| Required work |
(1) Repeat the landscaping stores thread word for word from "# Landscaping Stores" to "winter or weekends.".
(2) Summarize the landscaping stores thread in two sentences.
(3) Extend the landscaping stores thread past its final line.

| Provided text |
====

# Landscaping Stores for your aquascaping



## kuopan (Sep 6, 2010)

I don't think that there has been a thread created for good landscaping stores suitable for great aquascaping. I'm planning on redoing my setup for my 125 gallon for my frontosa colony. I have gotten a few recommendations that I thought I would share with everyone. Unfortunately, most of them aren't open during the winter or weekends.

Please feel free to share more here... I am looking for kingston weathered stones.

*Betz Cut Stone*
http://www.betzcutstone.com/
2947 Kennedy Rd.
Scarborough, ON
M1V 1S9

*Arnts Topsoil*
4400 Halls Rd. N.
Whitby, ON L1P 0B1
http://www.arntstopsoil.com/


----------



## cichlidspiro (May 11, 2011)

====

| Data shown |

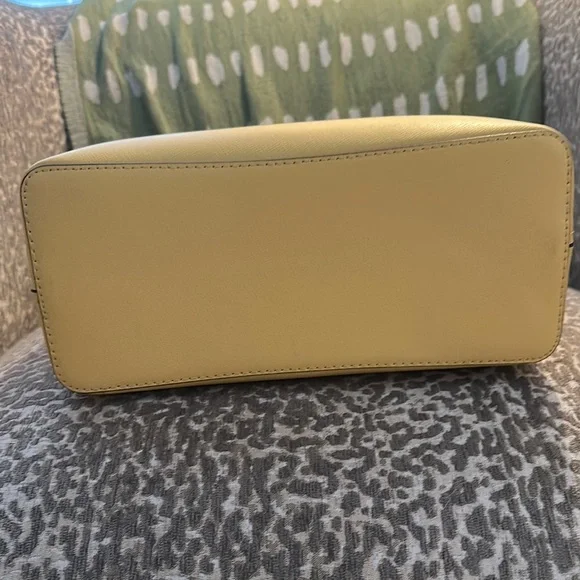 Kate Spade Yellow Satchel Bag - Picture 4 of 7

====

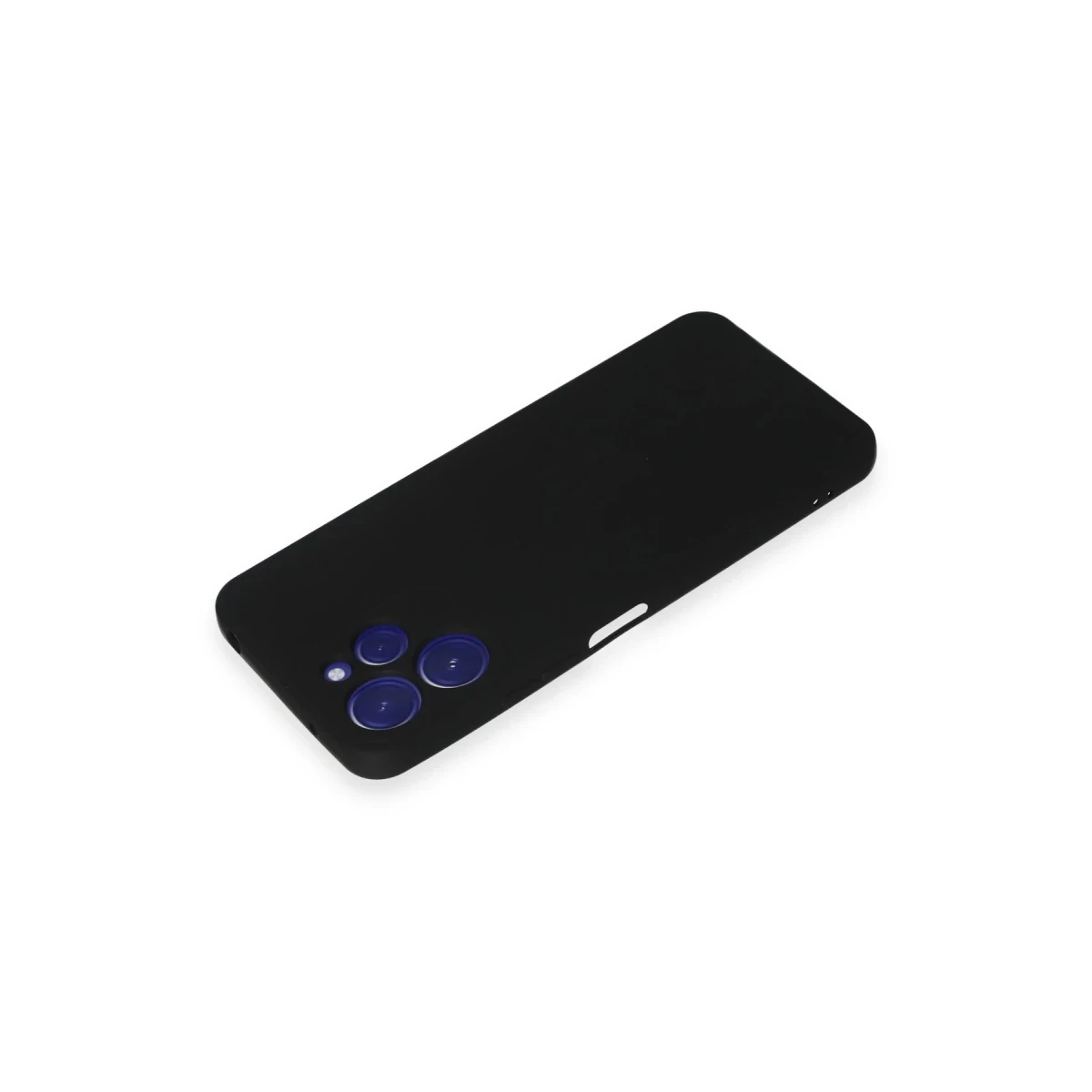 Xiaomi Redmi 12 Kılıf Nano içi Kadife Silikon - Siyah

====

| Answers for the exercise |
(1)
# Landscaping Stores for your aquascaping



## kuopan (Sep 6, 2010)

I don't think that there has been a thread created for good landscaping stores suitable for great aquascaping. I'm planning on redoing my setup for my 125 gallon for my frontosa colony. I have gotten a few recommendations that I thought I would share with everyone. Unfortunately, most of them aren't open during the winter or weekends.

(2) A forum member opens a thread for landscaping stores suited to aquascaping, planning to redo a 125 gallon setup for a frontosa colony and looking for kingston weathered stones. The post shares two recommended stores, Betz Cut Stone in Scarborough, ON and Arnts Topsoil in Whitby, ON, and notes that most of the recommendations aren't open during the winter or weekends.

(3)
Betz is ok
It used to be AWEOME, there was a older geek guy who would just give away rocks I got enough granite to do my 125g twice over with it for about $5 I'm sure he was loosing but it's the peices that break during his cutting of large slabs..... 
Anyway betz is for sure worth Checking out


Cheers,
Spiro


----------



## trailblazer295 (Mar 7, 2010)

I picked up a 70lb bag of scrap granite pieces I was able to hand pick all the pieces from several bags. They were doing a wall and these were scrap. Cost me $7 I believe. Their beach rock is same price as other places I've gone.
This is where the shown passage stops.